5.10 Tax Returns. With respect to any Tax Returns of the Company
due after the Closing Date with respect to any year or period during which the
Company was an S Corporation within the meaning of Sections 1361 and 1362 of the
Code, Parent shall prepare such Tax Returns and shall report all items with
respect to any such periods in accordance with the instructions of the
Representatives, provided that such instructions shall be consistent with past
practice of the Company and that Parent shall have reasonable opportunity to
provide reasonable input to the Representatives with respect to such Tax Returns
and the Representatives shall consider such input in good faith.

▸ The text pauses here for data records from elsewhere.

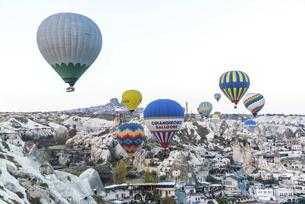 奇岩群の上を飛行する複数の熱気球の写真素材 [FYI02988445]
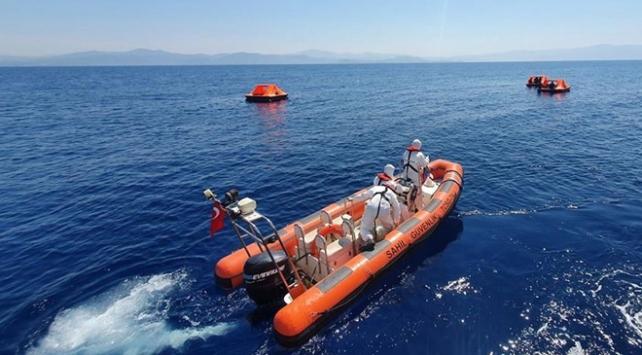Türk karasularına geri itilen 16 sığınmacı kurtarıldı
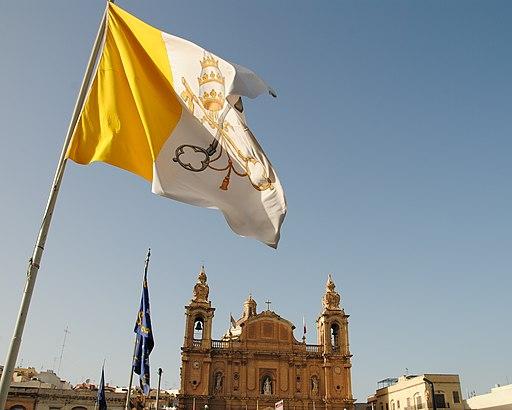 Vatican flag (8583012024)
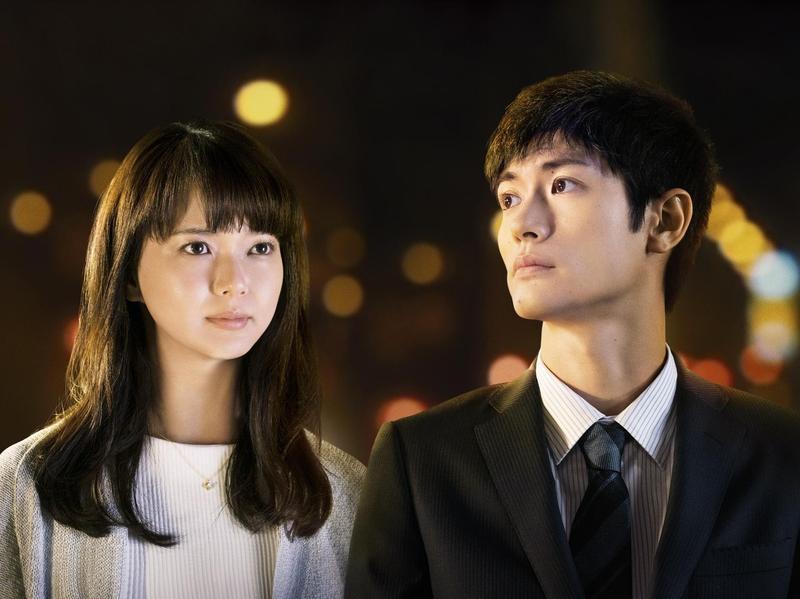 《小小夜曲》改編自日本名作家伊坂幸太郎同名小說,由三浦春馬(右)和多部未華子主演。(天馬行空提供)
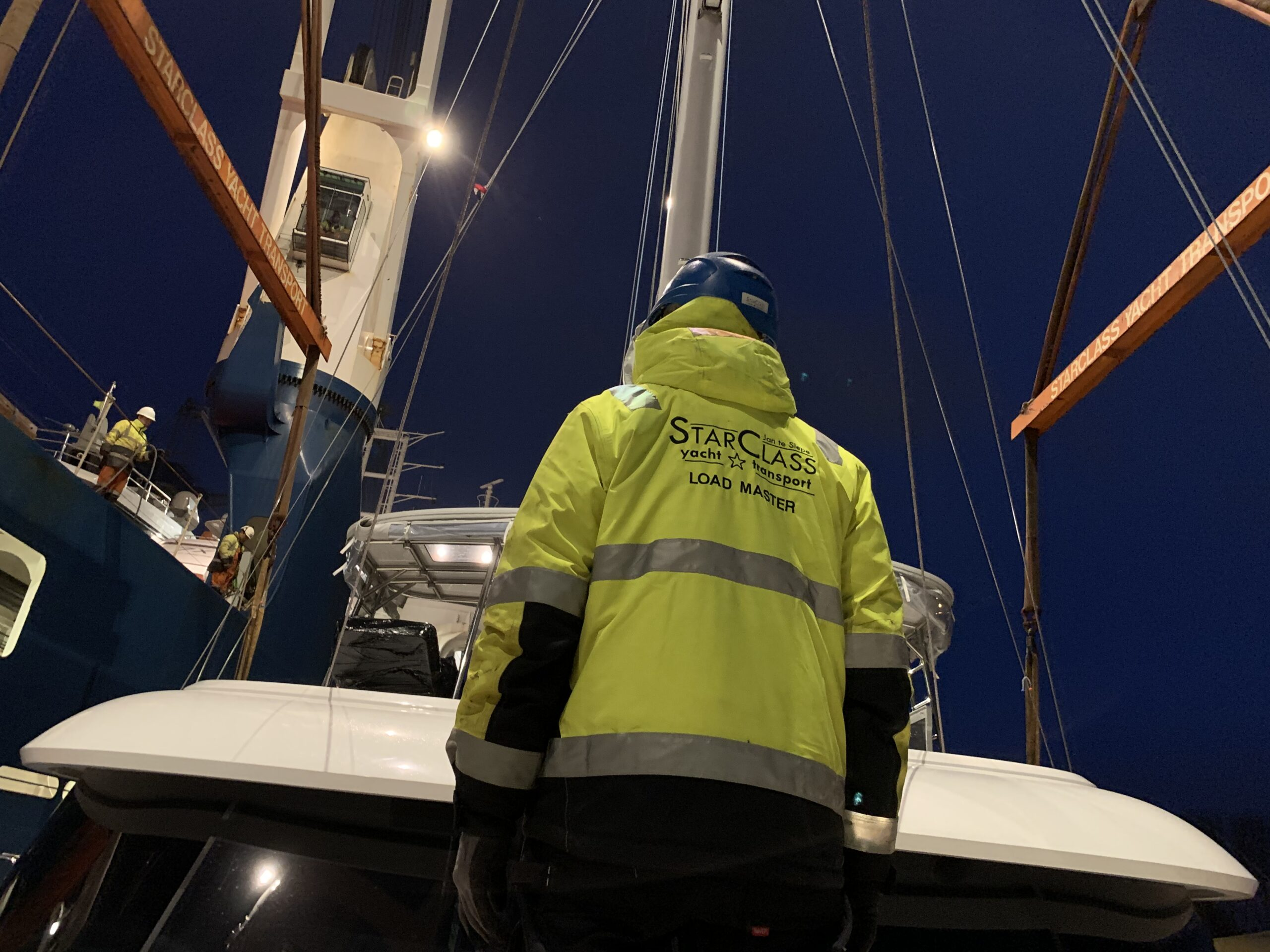 Convoyage catamaran Eemslift Hendrika - 24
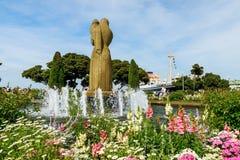 фонтан и статуя ангела в парке Yamashita Стоковые Изображения RF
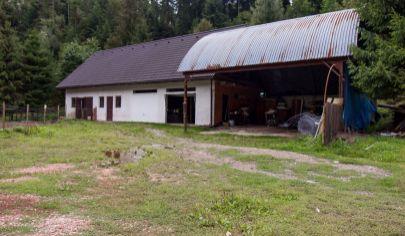Pozemok so stavbou (1254 m2) Novoveská Huta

With respect to
any other Tax Returns of the Company and the Subsidiaries with respect to any
year or period ending on or prior to the Closing Date, Parent shall prepare such
Tax Returns in a manner consistent with past practice (with the Company electing
to file a consolidated federal income tax return with the Subsidiaries), shall
cause the Company to consult with the Representatives concerning such Tax
Returns and shall provide the Representatives reasonable opportunity to provide
reasonable input to Parent with respect to such Tax Returns. Parent agrees that
it shall not, and it shall cause the Company not to, amend any Tax Return of the
Company or any Subsidiary with respect to any year or period ending on or prior
to the Closing Date without the prior consent of the Representatives (which
consent shall not be unreasonably withheld), unless required to do so by
applicable law.
5.11 Review of Parent Change of Control Agreements. Parent agrees
that, as soon as may be practicable following the Closing and in any event
within one year of the Closing, it will review in good faith the existing
policies and agreements regarding compensation and benefits to its employees
following a change of control of Parent and make such changes or modifications,
if any, as it, in its discretion, may determine.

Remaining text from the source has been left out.